GIVEN TASK 1 |
Convert the records, starting at the line containing "How separated are" and running through the last line of the records, into a Markdown table with the columns Row and Entry. Number each line in Row, give its text in Entry, and omit blank lines.
GIVEN TASK 2 |
Extend the forum reply about using the Delta storage format, starting after its final sentence.

TEXT |
:::::

Re: How to use delta storage format

Posted by Paul Parker <ni...@gmail.com>.

Let me share answers from the delta community:

Answer to Q1:
Structured streaming queries can do commits every minute, even every 20-30
seconds. This definitely creates small files. But that is okay, because it
is expected that people will periodically compact the files. The same
timing should work fine for Nifi and any other streaming engine. It does
create 1000-ish versions per day, but that is okay.

Answer to Q2:
That is up to the sink implementation. Both are okay. In fact, it probably
can be combination of both, as long as we dont commit every second. That
may not scale well.

Answer to Q3:
You need a primary node which is responsible for managing the Delta table.
That note would be responsible for reading the log, parsing it, updating
it, etc. Unfortunately, we have no good non-spark way to read the log, and
much less write to the log.
there is an experimental uber jar that tries to package delta + spark
together into a single jar ... using which you could read the log. its
available here - https://github.com/delta-io/connectors/

What it does is it basically runs a local-mode (in-process) spark to read
the log. This what we are using to build a hive connector, that will allow
hive to read delta files. Now the goal of that was to only read. your goal
is to write which is definitely more complicated, because for that you have
to do much more. Now that uber jar has all the necessary code to do the
writing. ... which you could use. but there has to be a driver node which
has to collect all the parquet files written by other nodes and atomically
commit those parquet files to the Delta log to make them visible to all
readers.

:::::

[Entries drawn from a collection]
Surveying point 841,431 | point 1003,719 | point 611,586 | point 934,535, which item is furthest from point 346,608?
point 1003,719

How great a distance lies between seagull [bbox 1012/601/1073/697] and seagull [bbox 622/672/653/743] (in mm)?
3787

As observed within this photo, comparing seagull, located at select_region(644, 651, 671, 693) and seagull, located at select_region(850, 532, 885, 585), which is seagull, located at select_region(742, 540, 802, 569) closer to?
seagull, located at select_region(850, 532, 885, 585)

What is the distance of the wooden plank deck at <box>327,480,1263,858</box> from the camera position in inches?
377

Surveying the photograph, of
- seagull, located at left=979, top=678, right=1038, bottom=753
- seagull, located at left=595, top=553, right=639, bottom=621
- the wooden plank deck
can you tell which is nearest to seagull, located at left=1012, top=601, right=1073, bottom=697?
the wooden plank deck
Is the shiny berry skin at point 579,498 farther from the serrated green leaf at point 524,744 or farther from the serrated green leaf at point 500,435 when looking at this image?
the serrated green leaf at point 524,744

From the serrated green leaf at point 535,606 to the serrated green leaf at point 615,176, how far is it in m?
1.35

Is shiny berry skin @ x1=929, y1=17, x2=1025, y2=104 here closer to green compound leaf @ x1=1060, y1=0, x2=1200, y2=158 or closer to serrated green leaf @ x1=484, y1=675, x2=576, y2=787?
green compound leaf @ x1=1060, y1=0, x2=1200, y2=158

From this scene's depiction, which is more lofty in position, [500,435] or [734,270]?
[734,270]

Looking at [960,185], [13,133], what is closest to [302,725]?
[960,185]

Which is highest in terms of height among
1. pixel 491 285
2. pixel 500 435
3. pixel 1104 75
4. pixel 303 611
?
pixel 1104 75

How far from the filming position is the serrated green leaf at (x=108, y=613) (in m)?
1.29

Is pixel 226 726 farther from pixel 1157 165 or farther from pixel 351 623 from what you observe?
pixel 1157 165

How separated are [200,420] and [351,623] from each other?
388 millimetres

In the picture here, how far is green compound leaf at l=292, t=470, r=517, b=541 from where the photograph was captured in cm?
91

:::::

OUTPUT 1 |
| Row | Entry |
|---|---|
| 1 | How separated are [200,420] and [351,623] from each other? |
| 2 | 388 millimetres |
| 3 | In the picture here, how far is green compound leaf at l=292, t=470, r=517, b=541 from where the photograph was captured in cm? |
| 4 | 91 |

OUTPUT 2 |
Does the first orientation help?

Mike Thomsen <mi...@gmail.com> schrieb am So., 29. März 2020, 20:29:

> It looks like a lot of their connectors rely on external management by
> Spark. That is true of Hive, and also of Athena/Presto unless I misread the
> documentation. Read some of the fine print near the bottom of this to get
> an idea of what I mean:
>
> https://github.com/delta-io/connectors
>
> Hypothetically, we could build a connector for NiFi, but there are some
> things about the design of Delta Lake that I am not sure about based on my
> own research and what not. Roughly, they are the following:
>
> 1. What is a good timing strategy for doing commits to Delta Lake?
> 2. What would trigger a commit in the first place?
> 3. Is there a good way to trigger commits that would work within the
> masterless cluster design of clustered NiFi instead of requiring a special
> "primary node only" processor for executing commits?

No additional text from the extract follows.